— The task —
Print all of the data exactly as written.

— Records for the task —
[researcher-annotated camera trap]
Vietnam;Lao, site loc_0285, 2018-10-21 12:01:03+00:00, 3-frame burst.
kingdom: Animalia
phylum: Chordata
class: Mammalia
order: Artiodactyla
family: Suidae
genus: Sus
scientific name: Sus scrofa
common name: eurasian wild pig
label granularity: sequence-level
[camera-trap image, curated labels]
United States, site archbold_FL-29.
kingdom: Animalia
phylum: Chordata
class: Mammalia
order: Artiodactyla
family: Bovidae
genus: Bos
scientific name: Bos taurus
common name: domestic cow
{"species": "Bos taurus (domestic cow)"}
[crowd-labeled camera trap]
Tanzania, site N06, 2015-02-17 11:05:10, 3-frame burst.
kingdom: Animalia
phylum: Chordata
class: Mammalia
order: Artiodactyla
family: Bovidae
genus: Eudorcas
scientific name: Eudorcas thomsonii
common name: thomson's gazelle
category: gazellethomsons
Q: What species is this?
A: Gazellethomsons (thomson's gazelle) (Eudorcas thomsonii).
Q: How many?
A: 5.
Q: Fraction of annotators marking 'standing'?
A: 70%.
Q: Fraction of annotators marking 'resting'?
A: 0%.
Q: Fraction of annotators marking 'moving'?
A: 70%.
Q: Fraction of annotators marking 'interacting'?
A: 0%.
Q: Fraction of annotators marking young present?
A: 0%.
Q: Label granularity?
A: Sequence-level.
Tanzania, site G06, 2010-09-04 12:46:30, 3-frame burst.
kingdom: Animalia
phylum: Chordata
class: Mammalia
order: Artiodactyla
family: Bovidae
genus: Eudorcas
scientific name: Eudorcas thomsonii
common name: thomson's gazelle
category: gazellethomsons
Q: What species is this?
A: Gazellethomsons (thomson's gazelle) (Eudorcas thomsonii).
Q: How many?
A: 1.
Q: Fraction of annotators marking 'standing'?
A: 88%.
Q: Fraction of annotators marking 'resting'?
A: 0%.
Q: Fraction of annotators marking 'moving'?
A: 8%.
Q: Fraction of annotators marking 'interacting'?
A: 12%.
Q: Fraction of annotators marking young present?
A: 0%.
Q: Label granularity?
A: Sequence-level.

— Exercise response —
[researcher-annotated camera trap]
Vietnam;Lao, site loc_0285, 2018-10-21 12:01:03+00:00, 3-frame burst.
kingdom: Animalia
phylum: Chordata
class: Mammalia
order: Artiodactyla
family: Suidae
genus: Sus
scientific name: Sus scrofa
common name: eurasian wild pig
label granularity: sequence-level
[camera-trap image, curated labels]
United States, site archbold_FL-29.
kingdom: Animalia
phylum: Chordata
class: Mammalia
order: Artiodactyla
family: Bovidae
genus: Bos
scientific name: Bos taurus
common name: domestic cow
{"species": "Bos taurus (domestic cow)"}
[crowd-labeled camera trap]
Tanzania, site N06, 2015-02-17 11:05:10, 3-frame burst.
kingdom: Animalia
phylum: Chordata
class: Mammalia
order: Artiodactyla
family: Bovidae
genus: Eudorcas
scientific name: Eudorcas thomsonii
common name: thomson's gazelle
category: gazellethomsons
Q: What species is this?
A: Gazellethomsons (thomson's gazelle) (Eudorcas thomsonii).
Q: How many?
A: 5.
Q: Fraction of annotators marking 'standing'?
A: 70%.
Q: Fraction of annotators marking 'resting'?
A: 0%.
Q: Fraction of annotators marking 'moving'?
A: 70%.
Q: Fraction of annotators marking 'interacting'?
A: 0%.
Q: Fraction of annotators marking young present?
A: 0%.
Q: Label granularity?
A: Sequence-level.
Tanzania, site G06, 2010-09-04 12:46:30, 3-frame burst.
kingdom: Animalia
phylum: Chordata
class: Mammalia
order: Artiodactyla
family: Bovidae
genus: Eudorcas
scientific name: Eudorcas thomsonii
common name: thomson's gazelle
category: gazellethomsons
Q: What species is this?
A: Gazellethomsons (thomson's gazelle) (Eudorcas thomsonii).
Q: How many?
A: 1.
Q: Fraction of annotators marking 'standing'?
A: 88%.
Q: Fraction of annotators marking 'resting'?
A: 0%.
Q: Fraction of annotators marking 'moving'?
A: 8%.
Q: Fraction of annotators marking 'interacting'?
A: 12%.
Q: Fraction of annotators marking young present?
A: 0%.
Q: Label granularity?
A: Sequence-level.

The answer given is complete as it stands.